For the Apple IIs - DOS was generally bootstrapped from ROM but the OS was primarily on disk.  IIRC the Commodore and Atari machines used a ROM based DOS.  In this case I don't have any disks lying around for this machine.  So I rigged a NULL serial cable.  There are programs which will bootstrap the machine automatically over RS232 however they don't appear to work.  I suspect that the //c's ridiculous RTS/CTS wiring doesn't work quite right with the generic serial cables I had lying around.  I'm kind of on a clock on this one so the obvious thing (to me) was to have a tiny program on the computer which reads the serial port and pushes the result into RAM.  Force the OS image down the wire.  Then execute it.  Effectively emulating the bootloader. 

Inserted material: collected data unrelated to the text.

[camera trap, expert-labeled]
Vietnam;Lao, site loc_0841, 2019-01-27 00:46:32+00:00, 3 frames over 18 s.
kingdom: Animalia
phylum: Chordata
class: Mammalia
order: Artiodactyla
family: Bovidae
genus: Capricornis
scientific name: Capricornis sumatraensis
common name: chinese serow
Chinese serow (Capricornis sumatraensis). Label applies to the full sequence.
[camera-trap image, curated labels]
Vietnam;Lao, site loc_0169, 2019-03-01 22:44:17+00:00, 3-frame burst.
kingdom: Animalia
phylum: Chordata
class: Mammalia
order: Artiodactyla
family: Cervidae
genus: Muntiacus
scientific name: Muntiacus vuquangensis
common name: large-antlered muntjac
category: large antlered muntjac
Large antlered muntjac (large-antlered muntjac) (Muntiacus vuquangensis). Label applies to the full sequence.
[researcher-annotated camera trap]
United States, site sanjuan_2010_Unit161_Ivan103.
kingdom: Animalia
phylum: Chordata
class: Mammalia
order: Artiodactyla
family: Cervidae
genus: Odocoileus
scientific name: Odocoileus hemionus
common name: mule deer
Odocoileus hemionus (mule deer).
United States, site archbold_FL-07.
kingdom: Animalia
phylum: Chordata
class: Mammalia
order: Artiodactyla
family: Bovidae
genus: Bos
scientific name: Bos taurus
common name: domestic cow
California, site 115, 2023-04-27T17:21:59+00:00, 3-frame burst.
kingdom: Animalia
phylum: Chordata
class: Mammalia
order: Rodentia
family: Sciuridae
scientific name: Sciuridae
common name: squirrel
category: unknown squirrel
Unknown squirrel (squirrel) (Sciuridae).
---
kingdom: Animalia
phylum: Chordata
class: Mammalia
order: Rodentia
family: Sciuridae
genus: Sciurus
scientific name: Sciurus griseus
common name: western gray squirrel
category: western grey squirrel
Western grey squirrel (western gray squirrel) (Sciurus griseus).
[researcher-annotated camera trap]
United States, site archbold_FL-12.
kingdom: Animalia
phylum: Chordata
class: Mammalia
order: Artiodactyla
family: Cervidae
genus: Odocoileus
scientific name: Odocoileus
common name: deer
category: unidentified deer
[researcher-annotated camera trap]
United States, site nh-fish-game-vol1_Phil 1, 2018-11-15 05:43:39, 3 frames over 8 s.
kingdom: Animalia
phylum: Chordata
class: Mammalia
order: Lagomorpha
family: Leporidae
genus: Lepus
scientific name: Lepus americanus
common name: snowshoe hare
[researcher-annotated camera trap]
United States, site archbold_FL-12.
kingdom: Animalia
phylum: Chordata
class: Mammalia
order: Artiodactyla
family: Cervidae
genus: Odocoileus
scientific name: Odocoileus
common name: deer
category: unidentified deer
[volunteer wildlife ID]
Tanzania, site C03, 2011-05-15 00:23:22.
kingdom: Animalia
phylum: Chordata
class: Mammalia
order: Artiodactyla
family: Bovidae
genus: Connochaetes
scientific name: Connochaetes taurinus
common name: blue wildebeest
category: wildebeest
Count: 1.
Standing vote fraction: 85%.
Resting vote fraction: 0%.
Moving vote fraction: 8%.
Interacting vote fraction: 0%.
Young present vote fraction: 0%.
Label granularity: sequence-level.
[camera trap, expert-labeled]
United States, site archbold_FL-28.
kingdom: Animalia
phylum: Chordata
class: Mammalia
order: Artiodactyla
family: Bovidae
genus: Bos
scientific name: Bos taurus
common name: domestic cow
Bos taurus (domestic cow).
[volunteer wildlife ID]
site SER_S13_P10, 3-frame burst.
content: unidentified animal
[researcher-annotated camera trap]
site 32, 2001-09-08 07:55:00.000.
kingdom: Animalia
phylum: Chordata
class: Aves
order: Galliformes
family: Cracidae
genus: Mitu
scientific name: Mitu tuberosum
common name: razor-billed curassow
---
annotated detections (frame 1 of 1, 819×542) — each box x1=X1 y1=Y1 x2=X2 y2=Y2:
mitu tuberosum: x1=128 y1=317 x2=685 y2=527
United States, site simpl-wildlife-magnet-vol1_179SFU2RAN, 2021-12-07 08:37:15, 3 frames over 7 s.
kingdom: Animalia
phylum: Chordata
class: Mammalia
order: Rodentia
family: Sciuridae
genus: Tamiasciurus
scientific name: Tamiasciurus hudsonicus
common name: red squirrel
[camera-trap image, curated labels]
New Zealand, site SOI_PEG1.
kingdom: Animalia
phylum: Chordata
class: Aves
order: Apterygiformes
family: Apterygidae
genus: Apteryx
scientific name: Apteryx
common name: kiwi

It actually worked but the OS is complaining about something.  So I may have to patch it. 

sarkeizen

Quote from: Pirate88179 on April 21, 2015, 01:01:16 AM
His autographed photo is hanging here on the wall at Pirate Labs.
(I blacked out my last name to protect the guilty, the innocent need no protection)
That's awesome.  How old is the pic?  Ten?  Fifteen?

kEhYo77

CDC Admits 98 Million Americans Received Polio Vaccine Contaminated With Cancer Virus



Quote
The CDC has quickly removed a page from their website, which is now cached, ( but now has been removed) admitting that more than 98 million Americans received one or more doses of polio vaccine within an 8-year span when a proportion of the vaccine was contaminated with a cancer causing polyomavirus called SV40. It has been estimated that 10-30 million Americans could have received an SV40 contaminated dose of the vaccine.
V40 is an abbreviation for Simian vacuolating virus 40 or Simian virus 40[/i], a polyomavirus that is found in both monkeys and humans. Like other polyomaviruses, SV40 is a DNA virus that has been found to cause tumors and cancer.

SV40 is believed to suppress the transcriptional properties of the tumor-suppressing genes in humans through the SV40 Large T-antigen and SV40 Small T-antigen. Mutated genes may contribute to uncontrolled cellular proliferation, leading to cancer.Michele Carbone, Assistant Professor of Pathology at Loyola University in Chicago, has recently isolated fragments of the SV-40 virus in human bone cancers and in a lethal form of lung cancer called mesothelioma. He found SV-40 in 33% of the osteosarcoma bone cancers studied, in 40% of other bone cancers, and in 60% of the mesotheliomas lung cancers, writes Geraldo Fuentes.